While we wait for the first proper English-language review of Raon Digital's Everun Note, there's definite interest to be had in the preliminary benchmark testing from UMPC Portal.  If you remember, Raon Digital themselves stirred up some interest pre-launch by announcing some very promising performance figures; at the time there was a collective assumption that they were too good to be true, but in fact that turns out to not be the case.

Steve from UMPC Portal has been able to comfortably use the Everun Note as a desktop replacement, with the setup you see here running two Firefox windows with five tabs, Skype and Livewriter with 434MB of RAM free.  In fact he's unable to tell the difference between the Note's performance in this setup, and that of a 1.6GHz Core 2 Duo laptop.

Benchmark details after the cut

Incredibly, with the exception of the hard-drive score, all of UMPC Portal's CrystalMark mains-powered test results are higher than those given by Raon Digital.  Only the hard-drive score (3452 officially, 2763 in practice) dragged down the overall CrystalMark rating to 39,777, just under Raon Digital's quoted 39,845.  On battery power, where the AMD Turion 64×2 Dual Core 1.2GHz (1MB L2 Cache) processor is scaled back, it scored 23,654; the MSI Wind scored 26,684 both on battery and on mains power.

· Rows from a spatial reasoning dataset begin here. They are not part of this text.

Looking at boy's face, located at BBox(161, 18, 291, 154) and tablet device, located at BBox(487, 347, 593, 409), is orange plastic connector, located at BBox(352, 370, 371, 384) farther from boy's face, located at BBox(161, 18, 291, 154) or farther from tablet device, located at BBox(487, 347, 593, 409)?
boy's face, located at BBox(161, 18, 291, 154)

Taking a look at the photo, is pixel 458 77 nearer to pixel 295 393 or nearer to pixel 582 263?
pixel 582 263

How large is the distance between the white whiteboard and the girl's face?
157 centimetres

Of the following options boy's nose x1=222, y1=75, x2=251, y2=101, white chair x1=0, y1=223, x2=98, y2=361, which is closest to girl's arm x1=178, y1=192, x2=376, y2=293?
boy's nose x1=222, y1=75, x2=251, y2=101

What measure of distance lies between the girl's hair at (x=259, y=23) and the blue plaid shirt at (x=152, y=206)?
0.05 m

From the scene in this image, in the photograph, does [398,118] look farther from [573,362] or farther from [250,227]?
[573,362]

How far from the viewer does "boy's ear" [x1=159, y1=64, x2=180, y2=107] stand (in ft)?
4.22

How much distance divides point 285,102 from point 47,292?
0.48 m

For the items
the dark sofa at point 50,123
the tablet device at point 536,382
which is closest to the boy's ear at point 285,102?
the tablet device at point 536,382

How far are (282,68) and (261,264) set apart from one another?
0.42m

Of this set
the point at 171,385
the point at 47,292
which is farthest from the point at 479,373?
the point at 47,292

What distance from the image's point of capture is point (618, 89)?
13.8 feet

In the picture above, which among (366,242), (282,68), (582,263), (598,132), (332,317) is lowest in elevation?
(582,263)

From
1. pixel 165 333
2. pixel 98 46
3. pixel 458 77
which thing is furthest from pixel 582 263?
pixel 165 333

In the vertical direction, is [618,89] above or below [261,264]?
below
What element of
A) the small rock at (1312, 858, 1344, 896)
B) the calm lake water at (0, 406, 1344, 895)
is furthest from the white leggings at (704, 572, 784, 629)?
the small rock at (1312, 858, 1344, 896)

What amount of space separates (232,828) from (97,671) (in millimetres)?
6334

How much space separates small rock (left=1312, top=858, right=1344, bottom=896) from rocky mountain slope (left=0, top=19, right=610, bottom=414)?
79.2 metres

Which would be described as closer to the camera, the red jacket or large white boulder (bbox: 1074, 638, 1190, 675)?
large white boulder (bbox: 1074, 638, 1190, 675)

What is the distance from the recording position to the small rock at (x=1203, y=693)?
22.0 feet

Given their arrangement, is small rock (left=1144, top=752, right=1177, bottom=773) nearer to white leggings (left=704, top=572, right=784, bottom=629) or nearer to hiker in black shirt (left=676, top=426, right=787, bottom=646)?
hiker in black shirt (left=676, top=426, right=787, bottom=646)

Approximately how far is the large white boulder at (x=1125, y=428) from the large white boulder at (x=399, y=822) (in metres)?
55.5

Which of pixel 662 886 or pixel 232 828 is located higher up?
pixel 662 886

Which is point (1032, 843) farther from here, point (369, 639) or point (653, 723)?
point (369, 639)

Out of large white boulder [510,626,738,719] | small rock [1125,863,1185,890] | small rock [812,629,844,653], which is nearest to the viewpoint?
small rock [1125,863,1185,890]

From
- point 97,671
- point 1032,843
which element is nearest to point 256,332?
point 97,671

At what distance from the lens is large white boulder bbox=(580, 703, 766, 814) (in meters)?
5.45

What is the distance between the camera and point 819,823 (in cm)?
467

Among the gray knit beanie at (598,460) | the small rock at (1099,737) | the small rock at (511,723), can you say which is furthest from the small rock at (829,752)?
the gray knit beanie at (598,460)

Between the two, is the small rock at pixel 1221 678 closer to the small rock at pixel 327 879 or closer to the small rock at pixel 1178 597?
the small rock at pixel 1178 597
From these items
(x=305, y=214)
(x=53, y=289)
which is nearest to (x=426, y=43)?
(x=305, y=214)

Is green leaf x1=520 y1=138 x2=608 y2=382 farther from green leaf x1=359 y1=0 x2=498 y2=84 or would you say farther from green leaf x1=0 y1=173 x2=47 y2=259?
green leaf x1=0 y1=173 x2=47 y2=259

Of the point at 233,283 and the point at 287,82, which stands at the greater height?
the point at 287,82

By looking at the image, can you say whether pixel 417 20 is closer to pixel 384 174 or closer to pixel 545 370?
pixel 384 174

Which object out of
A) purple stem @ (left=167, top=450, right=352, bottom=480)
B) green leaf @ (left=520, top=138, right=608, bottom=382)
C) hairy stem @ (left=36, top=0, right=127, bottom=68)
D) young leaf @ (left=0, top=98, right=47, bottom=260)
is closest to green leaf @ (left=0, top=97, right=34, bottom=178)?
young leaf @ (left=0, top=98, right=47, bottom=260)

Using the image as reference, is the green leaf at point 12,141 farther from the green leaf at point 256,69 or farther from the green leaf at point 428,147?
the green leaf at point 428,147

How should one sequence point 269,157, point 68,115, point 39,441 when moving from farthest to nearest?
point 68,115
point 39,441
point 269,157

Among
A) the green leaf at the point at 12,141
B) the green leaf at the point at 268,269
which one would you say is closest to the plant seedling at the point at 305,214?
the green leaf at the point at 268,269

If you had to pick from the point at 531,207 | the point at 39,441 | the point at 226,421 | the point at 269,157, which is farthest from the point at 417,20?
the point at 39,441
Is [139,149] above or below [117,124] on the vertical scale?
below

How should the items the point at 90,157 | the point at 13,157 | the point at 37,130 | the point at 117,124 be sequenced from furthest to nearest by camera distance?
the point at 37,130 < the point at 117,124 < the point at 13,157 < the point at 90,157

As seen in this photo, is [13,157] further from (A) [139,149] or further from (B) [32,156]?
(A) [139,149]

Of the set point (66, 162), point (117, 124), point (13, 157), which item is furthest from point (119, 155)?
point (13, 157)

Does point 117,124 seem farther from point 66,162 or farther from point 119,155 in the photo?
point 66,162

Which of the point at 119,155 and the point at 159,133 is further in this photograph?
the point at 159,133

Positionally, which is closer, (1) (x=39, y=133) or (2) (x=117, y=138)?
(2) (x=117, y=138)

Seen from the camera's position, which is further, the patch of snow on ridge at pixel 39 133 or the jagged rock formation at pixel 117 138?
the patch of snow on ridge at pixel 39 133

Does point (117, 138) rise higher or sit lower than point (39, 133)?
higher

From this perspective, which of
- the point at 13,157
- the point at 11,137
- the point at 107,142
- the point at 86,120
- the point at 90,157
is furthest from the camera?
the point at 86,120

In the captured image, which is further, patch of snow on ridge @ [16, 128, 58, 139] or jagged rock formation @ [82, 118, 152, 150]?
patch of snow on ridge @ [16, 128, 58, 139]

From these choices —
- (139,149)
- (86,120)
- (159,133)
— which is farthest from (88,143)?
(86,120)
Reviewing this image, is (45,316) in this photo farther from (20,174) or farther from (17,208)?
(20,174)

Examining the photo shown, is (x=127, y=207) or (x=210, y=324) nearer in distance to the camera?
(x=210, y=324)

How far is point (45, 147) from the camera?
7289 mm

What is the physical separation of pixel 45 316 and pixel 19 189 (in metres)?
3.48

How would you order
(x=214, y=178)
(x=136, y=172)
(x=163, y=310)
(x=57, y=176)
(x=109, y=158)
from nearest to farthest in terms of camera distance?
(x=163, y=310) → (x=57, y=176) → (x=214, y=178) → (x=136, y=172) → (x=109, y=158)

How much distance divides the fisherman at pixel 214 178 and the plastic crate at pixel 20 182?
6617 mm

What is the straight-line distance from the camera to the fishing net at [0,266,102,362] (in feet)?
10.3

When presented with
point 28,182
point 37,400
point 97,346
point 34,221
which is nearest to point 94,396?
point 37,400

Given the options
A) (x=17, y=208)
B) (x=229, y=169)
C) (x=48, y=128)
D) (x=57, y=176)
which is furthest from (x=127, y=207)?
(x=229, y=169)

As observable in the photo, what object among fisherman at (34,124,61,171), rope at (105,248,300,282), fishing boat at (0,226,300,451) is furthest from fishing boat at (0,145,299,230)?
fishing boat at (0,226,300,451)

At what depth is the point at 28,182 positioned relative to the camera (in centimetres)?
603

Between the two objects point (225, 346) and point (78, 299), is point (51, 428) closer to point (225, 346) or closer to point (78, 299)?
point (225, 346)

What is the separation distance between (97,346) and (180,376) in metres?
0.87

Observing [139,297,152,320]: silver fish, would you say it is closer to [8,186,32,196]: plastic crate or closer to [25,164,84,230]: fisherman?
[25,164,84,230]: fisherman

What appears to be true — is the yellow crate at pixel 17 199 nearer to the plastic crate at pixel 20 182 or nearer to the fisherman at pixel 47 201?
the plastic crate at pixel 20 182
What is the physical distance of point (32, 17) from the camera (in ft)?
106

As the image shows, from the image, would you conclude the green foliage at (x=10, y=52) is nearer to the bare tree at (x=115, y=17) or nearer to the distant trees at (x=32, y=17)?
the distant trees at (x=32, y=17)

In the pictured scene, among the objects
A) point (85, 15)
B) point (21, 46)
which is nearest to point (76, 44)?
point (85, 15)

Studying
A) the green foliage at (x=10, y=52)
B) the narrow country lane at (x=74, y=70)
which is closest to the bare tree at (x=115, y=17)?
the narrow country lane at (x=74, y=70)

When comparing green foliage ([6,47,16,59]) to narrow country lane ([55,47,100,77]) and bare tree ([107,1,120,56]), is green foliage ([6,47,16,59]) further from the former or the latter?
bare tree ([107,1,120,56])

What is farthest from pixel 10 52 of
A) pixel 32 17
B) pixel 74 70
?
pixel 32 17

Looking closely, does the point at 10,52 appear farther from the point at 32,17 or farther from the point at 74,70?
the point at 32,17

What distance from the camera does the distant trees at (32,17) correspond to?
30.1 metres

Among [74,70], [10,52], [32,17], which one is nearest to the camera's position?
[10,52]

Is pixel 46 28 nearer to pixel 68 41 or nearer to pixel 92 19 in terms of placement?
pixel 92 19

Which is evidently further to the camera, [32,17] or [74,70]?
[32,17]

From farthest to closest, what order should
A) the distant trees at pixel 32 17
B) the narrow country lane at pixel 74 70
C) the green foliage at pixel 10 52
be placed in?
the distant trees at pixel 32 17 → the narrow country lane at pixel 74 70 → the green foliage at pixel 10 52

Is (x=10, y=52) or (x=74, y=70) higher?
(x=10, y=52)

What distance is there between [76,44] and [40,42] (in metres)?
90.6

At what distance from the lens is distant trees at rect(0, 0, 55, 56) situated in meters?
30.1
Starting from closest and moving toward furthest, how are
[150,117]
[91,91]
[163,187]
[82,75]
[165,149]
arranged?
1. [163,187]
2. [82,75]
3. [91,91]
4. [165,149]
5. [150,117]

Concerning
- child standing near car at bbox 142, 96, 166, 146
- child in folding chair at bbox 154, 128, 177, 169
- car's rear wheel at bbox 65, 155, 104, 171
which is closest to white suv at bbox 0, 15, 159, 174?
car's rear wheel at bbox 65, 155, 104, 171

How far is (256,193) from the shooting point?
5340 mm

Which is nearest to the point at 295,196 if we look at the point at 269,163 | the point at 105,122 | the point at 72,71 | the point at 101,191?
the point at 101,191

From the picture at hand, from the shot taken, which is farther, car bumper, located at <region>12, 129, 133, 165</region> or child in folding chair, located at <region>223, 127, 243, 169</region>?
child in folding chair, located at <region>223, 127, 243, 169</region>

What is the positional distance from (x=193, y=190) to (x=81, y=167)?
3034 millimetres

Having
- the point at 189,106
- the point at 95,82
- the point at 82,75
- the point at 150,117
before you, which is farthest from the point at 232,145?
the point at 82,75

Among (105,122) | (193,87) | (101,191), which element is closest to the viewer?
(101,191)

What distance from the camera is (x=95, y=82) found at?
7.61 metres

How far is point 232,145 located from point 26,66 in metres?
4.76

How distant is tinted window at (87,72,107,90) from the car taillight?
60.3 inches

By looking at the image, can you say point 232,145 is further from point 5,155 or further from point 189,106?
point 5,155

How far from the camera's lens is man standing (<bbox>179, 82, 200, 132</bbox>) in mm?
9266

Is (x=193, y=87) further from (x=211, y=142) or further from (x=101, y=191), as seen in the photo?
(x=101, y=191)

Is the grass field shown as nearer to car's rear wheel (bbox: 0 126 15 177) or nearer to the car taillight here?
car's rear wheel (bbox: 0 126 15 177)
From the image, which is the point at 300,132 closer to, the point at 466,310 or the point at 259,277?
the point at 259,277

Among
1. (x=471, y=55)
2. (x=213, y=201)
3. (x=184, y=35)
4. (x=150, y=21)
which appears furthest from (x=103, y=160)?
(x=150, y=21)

"Under battery power, the MSI Wind is better [than the Everun Note's CrystalMark performance] although the disk speeds account for a lot of the difference. The average user wont notice an difference between the two devices under battery power" Steve Paine, UMPC Portal

Steve observed that the Turion CPU is approximately twice the power of the 1.6GHz Intel Atom processor, while Open Gl performance is three-times that of the MSI Wind's Intel GMA950.  According to CPUID, the AMD processor is in fact a 1.8GHz chip, presumably underclocked to 1.2GHz for the sake of power and heat.

With an SSD – a small one, as there's only room for a 5mm 1.8-inch drive inside – the performance should jump and the storage speed would stop holding the benchmarks back.  It's looking more and more like Raon Digital have produced the UMPC to beat.